Task prompt
Transcribe, word for word, every record in the data below.

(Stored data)
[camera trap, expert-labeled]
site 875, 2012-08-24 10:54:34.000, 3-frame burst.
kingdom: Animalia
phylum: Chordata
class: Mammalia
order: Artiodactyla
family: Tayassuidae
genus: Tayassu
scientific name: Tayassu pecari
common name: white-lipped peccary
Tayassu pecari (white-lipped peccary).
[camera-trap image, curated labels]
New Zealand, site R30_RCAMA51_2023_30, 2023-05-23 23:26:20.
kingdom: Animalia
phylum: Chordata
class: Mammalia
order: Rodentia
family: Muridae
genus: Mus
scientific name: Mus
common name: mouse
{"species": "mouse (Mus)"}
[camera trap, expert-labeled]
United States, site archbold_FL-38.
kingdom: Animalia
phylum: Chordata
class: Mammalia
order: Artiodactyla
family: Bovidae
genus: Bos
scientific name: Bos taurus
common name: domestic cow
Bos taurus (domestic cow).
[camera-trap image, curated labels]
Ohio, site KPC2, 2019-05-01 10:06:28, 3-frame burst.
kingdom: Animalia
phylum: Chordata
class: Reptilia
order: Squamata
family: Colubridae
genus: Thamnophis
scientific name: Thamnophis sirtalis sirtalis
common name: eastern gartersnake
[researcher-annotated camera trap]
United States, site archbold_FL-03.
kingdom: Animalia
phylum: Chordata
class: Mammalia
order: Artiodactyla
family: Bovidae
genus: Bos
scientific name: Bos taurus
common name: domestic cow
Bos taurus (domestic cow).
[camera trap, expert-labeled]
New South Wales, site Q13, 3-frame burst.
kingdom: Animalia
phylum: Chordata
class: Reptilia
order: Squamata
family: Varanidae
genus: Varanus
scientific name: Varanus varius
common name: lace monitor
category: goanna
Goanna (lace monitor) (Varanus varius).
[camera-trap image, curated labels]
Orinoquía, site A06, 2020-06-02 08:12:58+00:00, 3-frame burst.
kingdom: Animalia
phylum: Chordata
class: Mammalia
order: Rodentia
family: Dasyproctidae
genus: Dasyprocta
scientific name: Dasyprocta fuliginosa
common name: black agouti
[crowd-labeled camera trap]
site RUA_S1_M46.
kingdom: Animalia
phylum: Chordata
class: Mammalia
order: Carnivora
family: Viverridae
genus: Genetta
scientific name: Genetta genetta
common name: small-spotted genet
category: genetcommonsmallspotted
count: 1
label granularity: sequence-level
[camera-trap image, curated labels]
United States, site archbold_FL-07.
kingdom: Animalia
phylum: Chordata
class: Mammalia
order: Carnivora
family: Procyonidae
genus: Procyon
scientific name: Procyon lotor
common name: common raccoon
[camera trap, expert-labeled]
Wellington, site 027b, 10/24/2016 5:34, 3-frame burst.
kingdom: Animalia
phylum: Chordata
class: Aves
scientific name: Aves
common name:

Exercise response
[camera trap, expert-labeled]
site 875, 2012-08-24 10:54:34.000, 3-frame burst.
kingdom: Animalia
phylum: Chordata
class: Mammalia
order: Artiodactyla
family: Tayassuidae
genus: Tayassu
scientific name: Tayassu pecari
common name: white-lipped peccary
Tayassu pecari (white-lipped peccary).
[camera-trap image, curated labels]
New Zealand, site R30_RCAMA51_2023_30, 2023-05-23 23:26:20.
kingdom: Animalia
phylum: Chordata
class: Mammalia
order: Rodentia
family: Muridae
genus: Mus
scientific name: Mus
common name: mouse
{"species": "mouse (Mus)"}
[camera trap, expert-labeled]
United States, site archbold_FL-38.
kingdom: Animalia
phylum: Chordata
class: Mammalia
order: Artiodactyla
family: Bovidae
genus: Bos
scientific name: Bos taurus
common name: domestic cow
Bos taurus (domestic cow).
[camera-trap image, curated labels]
Ohio, site KPC2, 2019-05-01 10:06:28, 3-frame burst.
kingdom: Animalia
phylum: Chordata
class: Reptilia
order: Squamata
family: Colubridae
genus: Thamnophis
scientific name: Thamnophis sirtalis sirtalis
common name: eastern gartersnake
[researcher-annotated camera trap]
United States, site archbold_FL-03.
kingdom: Animalia
phylum: Chordata
class: Mammalia
order: Artiodactyla
family: Bovidae
genus: Bos
scientific name: Bos taurus
common name: domestic cow
Bos taurus (domestic cow).
[camera trap, expert-labeled]
New South Wales, site Q13, 3-frame burst.
kingdom: Animalia
phylum: Chordata
class: Reptilia
order: Squamata
family: Varanidae
genus: Varanus
scientific name: Varanus varius
common name: lace monitor
category: goanna
Goanna (lace monitor) (Varanus varius).
[camera-trap image, curated labels]
Orinoquía, site A06, 2020-06-02 08:12:58+00:00, 3-frame burst.
kingdom: Animalia
phylum: Chordata
class: Mammalia
order: Rodentia
family: Dasyproctidae
genus: Dasyprocta
scientific name: Dasyprocta fuliginosa
common name: black agouti
[crowd-labeled camera trap]
site RUA_S1_M46.
kingdom: Animalia
phylum: Chordata
class: Mammalia
order: Carnivora
family: Viverridae
genus: Genetta
scientific name: Genetta genetta
common name: small-spotted genet
category: genetcommonsmallspotted
count: 1
label granularity: sequence-level
[camera-trap image, curated labels]
United States, site archbold_FL-07.
kingdom: Animalia
phylum: Chordata
class: Mammalia
order: Carnivora
family: Procyonidae
genus: Procyon
scientific name: Procyon lotor
common name: common raccoon
[camera trap, expert-labeled]
Wellington, site 027b, 10/24/2016 5:34, 3-frame burst.
kingdom: Animalia
phylum: Chordata
class: Aves
scientific name: Aves
common name:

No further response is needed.